Loop-nodes were introduced to allow for loops to be unfolded, and written as if it were a chain. In practice, we just unfastened a link and spread the chain out.

Such nodes are written by a trailing z or : node. The forms are SSS:, {3,3,3:} or o3o3o3z or 3:.

Decorations

A decoration is a motif added to the symbol, not so much to change the symmetry, but to give the underlying kaleidoscope something to play with.

Edge-Paedel
The most common use for this is to place edge-paedels, or marks to indicate an edge crosses this mirror. For some users this is the only marking.
      Nodes were originally indicated by a circled dot, but the lack of such a symbol means we use something like (o), or the commercial at, @, both of which look like a circled dot.
      Jonathan Bower's greeking notation presumes only paedel-nodes are present, since stacked nodes would need a square of symbols in addition to the lining ones.
Stott-Paedel
Mrs Stott suggested using an empty circle node (ie keeping the circle, but removing the dot, such as ( ).
      Proffessor Johnson's double-density holosnubs are sometimes written as a double-circle, and typed (( )).
Complex-Paedel
Coxeter introduced the notation of writing a small number under a node, to indicate that instead of being dyadic, it was n-adic, (that is, for example, an edge had three vertices.
      Such notation is used in Regular Complex Polytopes.
Margin-Paedel
No one seems to have treated the need for a margin-paedel, or the representation of the duals.

The Electrification Standard

Back in the days of the seventies, when the world of computers was young, i did many things to try and squeeze the last byte out of whatever i would imagine the technology to be.

Since programming would also be a part of the new world, i decided to draw up standards from the begininning, and these became a series of electrification standards.
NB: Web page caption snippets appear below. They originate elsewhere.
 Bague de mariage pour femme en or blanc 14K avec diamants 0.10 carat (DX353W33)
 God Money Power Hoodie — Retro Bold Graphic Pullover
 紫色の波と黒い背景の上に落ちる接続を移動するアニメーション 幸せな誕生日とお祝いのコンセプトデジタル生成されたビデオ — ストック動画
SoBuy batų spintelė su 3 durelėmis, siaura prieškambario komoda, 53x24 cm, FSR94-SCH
So there were standards for prime-data, and standards for the polytopes.

The long-term dream was that you could take a symbol like /SF, feed it into a program, and from the symbol alone, it should deduce most of the metrical properties, and make a good stab at the numerical ones as well. That is, it could tell you it was an icosahedron, and that its various radii and volumes. most of this is now met


verb: Dr Klitzing interpreted the branch-nodes as having an inplied pronoun, rather like as if the sentence stopped before the B branch and a new sentence referring tho the third-last node was invoked.
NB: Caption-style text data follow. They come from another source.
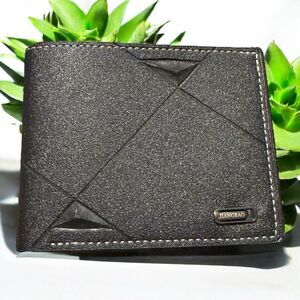 Men's Black Trifold Wallet Multi-Card Fashion Casual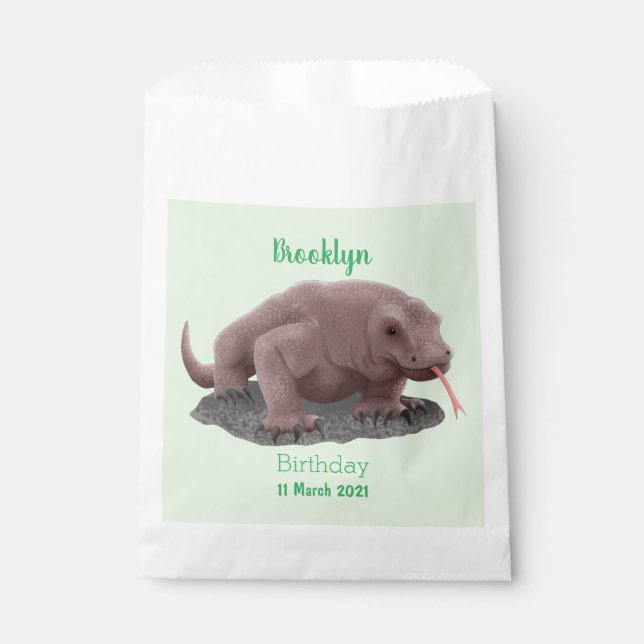 Sacolinha Ilustração do dragão Komodo (Frente)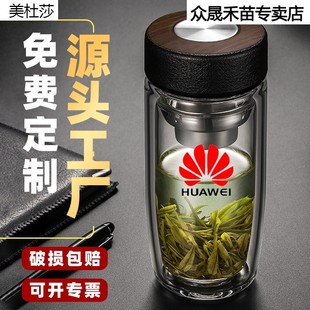 网红鹅蛋杯双层玻璃泡茶杯大容量家用喝水杯子耐高温定制印字 新款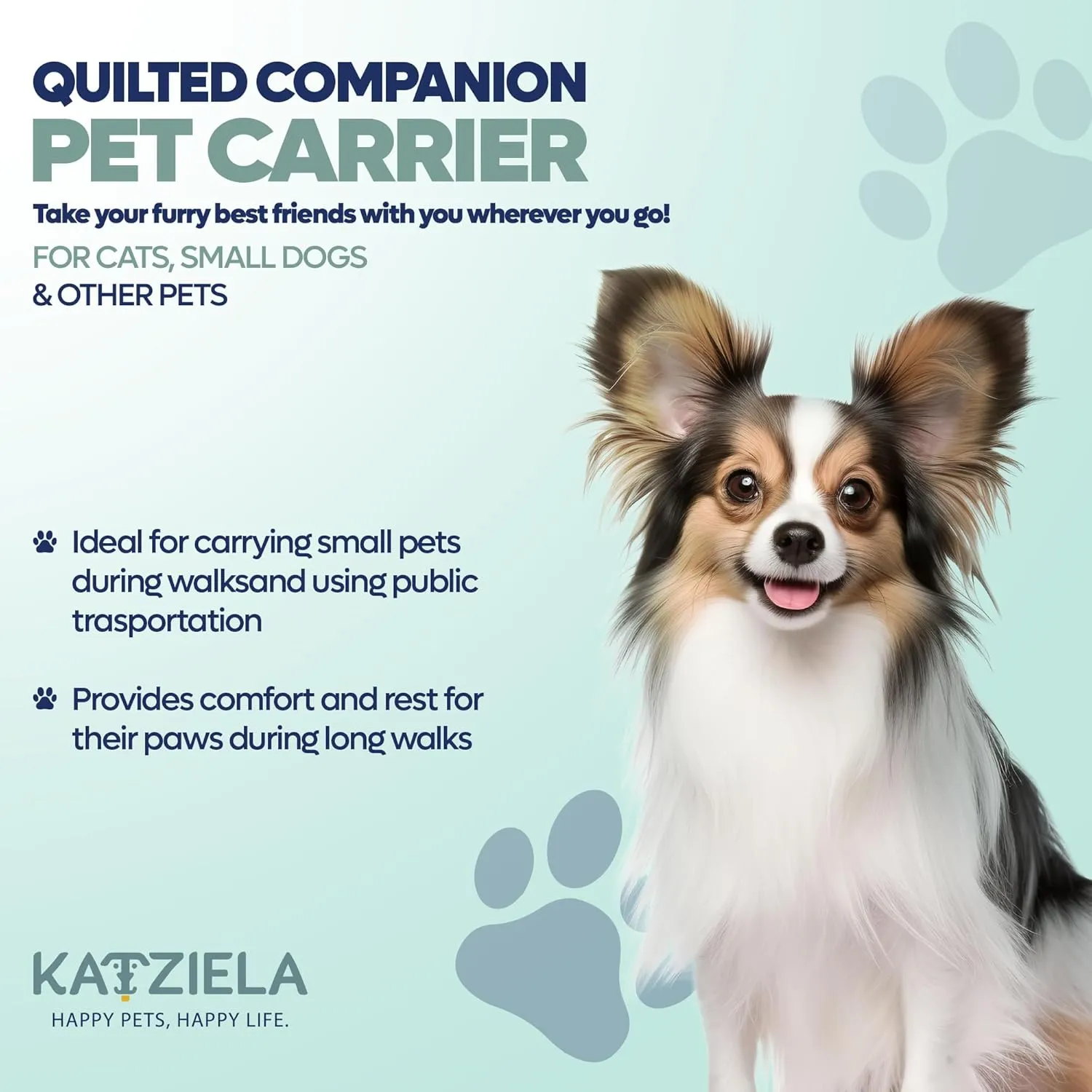 Deluxe Quilted Airline Approved Pet Dog & Cat Carrier for Airplane Travel - by Katziela (Medium, Gray)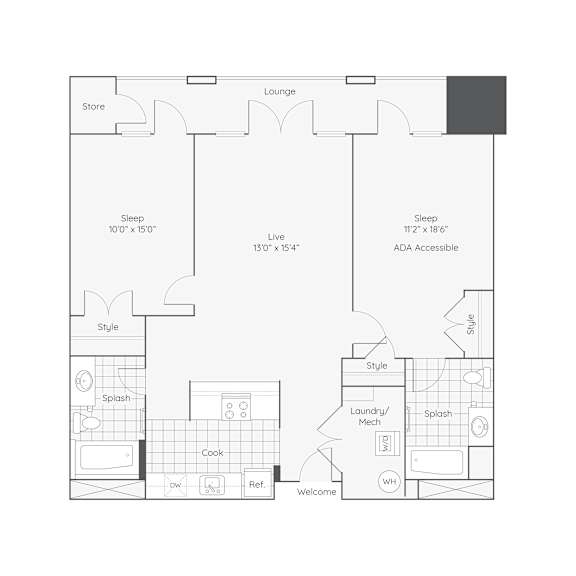 Thumbnail 7 of 9 B6 2bd 2bth_1100sqft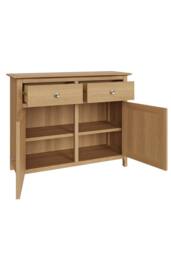 FWStyle Large 2 Door 2 Drawer Natural Oak Pre Assembled Sideboard in Brown - thumbnail 3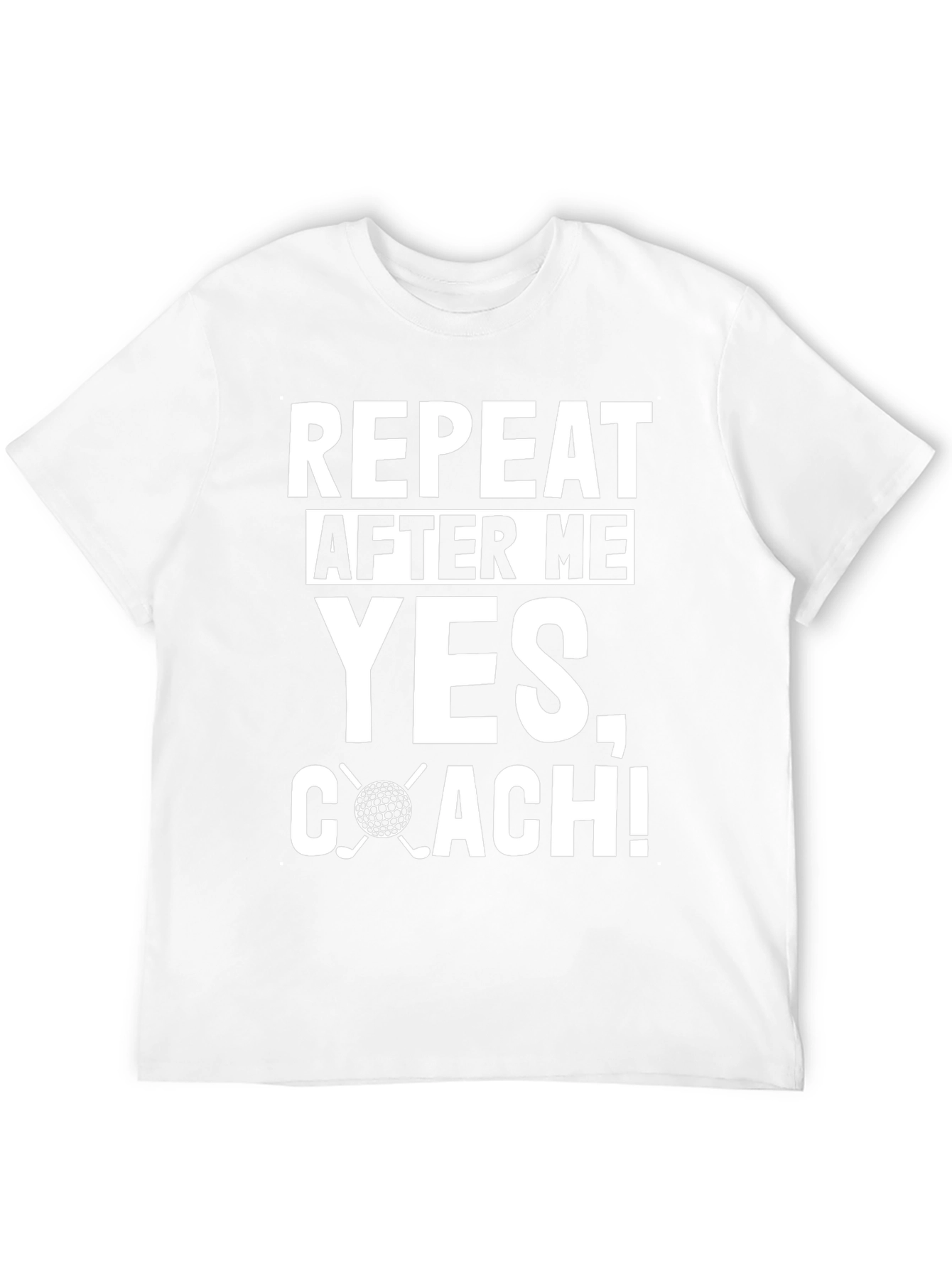 Black Repeat After Me Yes, Coach! Golf T-Shirt view 12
computers: In the days of the early computers, people spent a great deal of time trying to pack large amounts of information into small data fields, because data was cheap. We called ourselves then Data Processing
      Today, computer and computer storage abounds. We now call computers information technology, and call any box-shifter a computer technician.
      On the other hand, i have, while being on the computer help-desk, suggested good old pencil and paper solutions (because of audit-trails and lack of replication). Now that's information-techology - finding the right technology for information!